[patch 08/18] PS3: Kexec support (and a tutoral on the kexec flow for 64 bit powerpc)

Sat Jun 9 18:17:27 EST 2007

On Wed Jun 6 13:00:15 EST 2007, Geoff Levand wrote:

> Fixup the core platform parts needed for kexec to work on the PS3.
>  - Setup ps3_hpte_clear correctly.
>  - Mask interrupts on irq removal.
>  - Release all hypervisor resources.
>
> Signed-off-by: Geoff Levand <geoffrey.levand at am.sony.com>
> ---
>  arch/powerpc/platforms/ps3/htab.c      |   14 +-
>  arch/powerpc/platforms/ps3/interrupt.c |  199 
> ++++++++++++++++++++-------------
>  arch/powerpc/platforms/ps3/setup.c     |   29 ++--
>  3 files changed, 147 insertions(+), 95 deletions(-)
>
> --- a/arch/powerpc/platforms/ps3/htab.c
> +++ b/arch/powerpc/platforms/ps3/htab.c
> @@ -234,10 +234,18 @@ static void ps3_hpte_invalidate(unsigned
>
>  static void ps3_hpte_clear(void)
>  {
> -       /* Make sure to clean up the frame buffer device first */
> -       ps3fb_cleanup();

I'm glad to see this go.  Which patch added the call to the driver?

> +       int result;
>
> -       lv1_unmap_htab(htab_addr);
> +       DBG(" -> %s:%d\n", __func__, __LINE__);
> +
> +       result = lv1_unmap_htab(htab_addr);
> +       BUG_ON(result);
> +
> +       ps3_mm_shutdown();
> +
> +       ps3_mm_vas_destroy();
>
I tried to look at these to check that nothing dynamically allocated 
was being touched.   I didn't find anything if the memory had been 
hot-unplugged, but it also looked like they skipped the last one.

> +
> +       DBG(" <- %s:%d\n", __func__, __LINE__);
>  }
>
>  void __init ps3_hpte_init(unsigned long htab_size)
>
[skipped interrupt.c changes]

> --- a/arch/powerpc/platforms/ps3/setup.c
> +++ b/arch/powerpc/platforms/ps3/setup.c
> @@ -209,31 +209,28 @@ static int __init ps3_probe(void)
>  #if defined(CONFIG_KEXEC)
>  static void ps3_kexec_cpu_down(int crash_shutdown, int secondary)
>  {
> -       DBG(" -> %s:%d\n", __func__, __LINE__);
> +       int result;
> +       u64 ppe_id;
> +       u64 thread_id = secondary ? 1 : 0;

This is wrong.   This is not what secondary means.  To get the 
thread_id you must use smp_processor_id for logical or 
hard_smp_processor_id() for the hardware thread id.

> +
> +       DBG(" -> %s:%d: (%d)\n", __func__, __LINE__, secondary);
> +       ps3_smp_cleanup_cpu(thread_id);
> +
> +       lv1_get_logical_ppe_id(&ppe_id);
> +       result = lv1_configure_irq_state_bitmap(ppe_id, secondary ? 0 
> : 1, 0);

As the second argument is thread id, again this is wrong.

>
> -       if (secondary) {
> -               int cpu;
> -               for_each_online_cpu(cpu)
> -                       if (cpu)
> -                               ps3_smp_cleanup_cpu(cpu);
> -       } else
> -               ps3_smp_cleanup_cpu(0);
> +       /* seems to fail on second call */
> +       DBG("%s:%d: lv1_configure_irq_state_bitmap (%d) %s\n", 
> __func__,
> +               __LINE__, secondary, ps3_result(result));
>
>         DBG(" <- %s:%d\n", __func__, __LINE__);
>  }

Once linux is running, all processors are identical.  That is the S in 
SMP.   However, during kernel boot, we need one cpu to be running and 
the others to wait until the path is prepared.  Since kexec effectively 
leads to a boot, one cpu becomes known as the boot cpu and the rest 
become secondary cpus.

There are two paths to enter the kexec code: the panic code, and the 
shutdown/reboot syscall.  For normal kexec, whatever cpu thread is 
running the user process when it makes the reboot system call will be 
the master.  For crash kexec, its whichever thread called panic.

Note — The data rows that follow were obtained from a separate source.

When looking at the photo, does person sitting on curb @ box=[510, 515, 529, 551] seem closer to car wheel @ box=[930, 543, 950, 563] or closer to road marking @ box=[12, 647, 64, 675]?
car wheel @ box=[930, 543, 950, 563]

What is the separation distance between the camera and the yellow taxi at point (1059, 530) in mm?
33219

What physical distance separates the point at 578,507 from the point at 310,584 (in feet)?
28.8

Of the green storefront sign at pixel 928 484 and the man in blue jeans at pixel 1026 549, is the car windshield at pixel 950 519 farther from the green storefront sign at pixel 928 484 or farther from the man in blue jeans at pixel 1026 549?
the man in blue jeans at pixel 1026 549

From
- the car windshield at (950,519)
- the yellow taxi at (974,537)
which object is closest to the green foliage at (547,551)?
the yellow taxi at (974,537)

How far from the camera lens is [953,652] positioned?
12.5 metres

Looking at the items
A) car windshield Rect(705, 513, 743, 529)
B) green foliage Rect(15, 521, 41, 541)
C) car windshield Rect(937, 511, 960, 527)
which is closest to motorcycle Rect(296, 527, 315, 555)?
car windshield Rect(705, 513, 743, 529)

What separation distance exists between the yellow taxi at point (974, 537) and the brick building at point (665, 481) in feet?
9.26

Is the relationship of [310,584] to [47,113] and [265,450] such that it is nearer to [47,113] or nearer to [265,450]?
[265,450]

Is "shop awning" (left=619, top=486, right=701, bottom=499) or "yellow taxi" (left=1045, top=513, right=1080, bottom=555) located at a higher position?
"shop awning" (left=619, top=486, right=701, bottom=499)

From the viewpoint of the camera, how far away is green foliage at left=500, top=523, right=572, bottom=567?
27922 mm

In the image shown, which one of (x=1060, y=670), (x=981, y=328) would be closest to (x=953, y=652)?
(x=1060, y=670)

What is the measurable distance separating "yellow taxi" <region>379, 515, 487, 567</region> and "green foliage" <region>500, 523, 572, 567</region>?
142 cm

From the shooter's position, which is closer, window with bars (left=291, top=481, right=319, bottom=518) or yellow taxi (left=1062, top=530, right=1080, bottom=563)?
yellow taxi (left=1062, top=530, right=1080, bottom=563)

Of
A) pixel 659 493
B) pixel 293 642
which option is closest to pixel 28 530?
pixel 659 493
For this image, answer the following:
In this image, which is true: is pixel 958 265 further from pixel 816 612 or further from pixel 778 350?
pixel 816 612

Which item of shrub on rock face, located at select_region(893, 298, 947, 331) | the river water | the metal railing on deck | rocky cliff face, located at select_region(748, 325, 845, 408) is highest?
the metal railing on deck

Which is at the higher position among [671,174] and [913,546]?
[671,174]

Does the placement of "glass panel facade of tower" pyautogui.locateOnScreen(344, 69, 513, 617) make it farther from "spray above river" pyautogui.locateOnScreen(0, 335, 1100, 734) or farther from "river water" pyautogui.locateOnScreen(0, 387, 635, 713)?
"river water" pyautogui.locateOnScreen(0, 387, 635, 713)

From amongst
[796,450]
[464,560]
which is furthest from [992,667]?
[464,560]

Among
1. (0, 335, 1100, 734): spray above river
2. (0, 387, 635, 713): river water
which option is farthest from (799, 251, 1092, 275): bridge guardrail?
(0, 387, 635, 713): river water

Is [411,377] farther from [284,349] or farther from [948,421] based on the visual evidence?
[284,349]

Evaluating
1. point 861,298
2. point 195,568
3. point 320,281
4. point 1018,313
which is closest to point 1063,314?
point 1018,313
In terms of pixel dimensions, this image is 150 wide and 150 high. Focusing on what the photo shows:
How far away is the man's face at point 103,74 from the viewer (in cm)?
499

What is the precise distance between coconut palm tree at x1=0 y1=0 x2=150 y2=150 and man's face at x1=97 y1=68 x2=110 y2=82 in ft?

The secondary flag to cpu_down exists because the secondary cpus will 
call it in ipi context but will not return to the irq layer to eoi the 
ipi.  The call to cpu_down is made from kexec_smp_down initiated via 
the smp_call_function ipi context but instead of returning, 
kexec_smp_down calls kexec_smp_wait which will mark the paca, switch to 
real mode and spin with the hardware thread in r3 until the master 
tells them its done copying the kernel, when it will jump to address 
0x60.

The code in default_machine_kexec calls kexec_prepare_cpus which uses 
smp_call_function to ipi the other cpus and have them call 
kexec_cpu_down.  After the secondaries have marked their paca, cpu_down 
will be called on the master with the secondary arg 0.  During this 
call all other cpus are spinning.  After this call, the cpu will switch 
to a statically allocated stack and copy the new image pages into 
place, destroying any dynamically allocated and per-cpu data.  It then 
calls switches to real mode and calls the htab_clear hook to tear down 
the page tables, leaving a clean state for the new kernel.  When 
finished it copies 256 bytes from the entry point to address 0 and 
tells any slaves to branch to 0x60.  It then branches to the entry 
point (not address 0) with r3 containing its hardware cpu id, r4 
containing the entry address, and r5 containing 0.

When using kexec-tools, the entry point in v2wrap.S stores the master 
cpu id, calls the generic C code to checksum the image, then stores the 
master cpu id as the boot cpu in the device tree header, loads r3 with 
the device tree, and enters the new kernel.  (This adjusts for the 
difference between leaving the kernel, where cpu id is in r3, and 
entering the kernel, which expects a pointer to the device tree.   The 
kexec_load syscall just supplies memory contents and the entry point; 
the design is that any registers needed by the new code are to be set 
by a trampoline added to the list of image segments by user space.  The 
master cpu is not known until kexec is initiated and therefore is 
passed in the r3 (the very existence of the device-tree structure is 
only known to user space, not passed to the system call); the 
specification of r4 and r5 for the master thread is for convenience)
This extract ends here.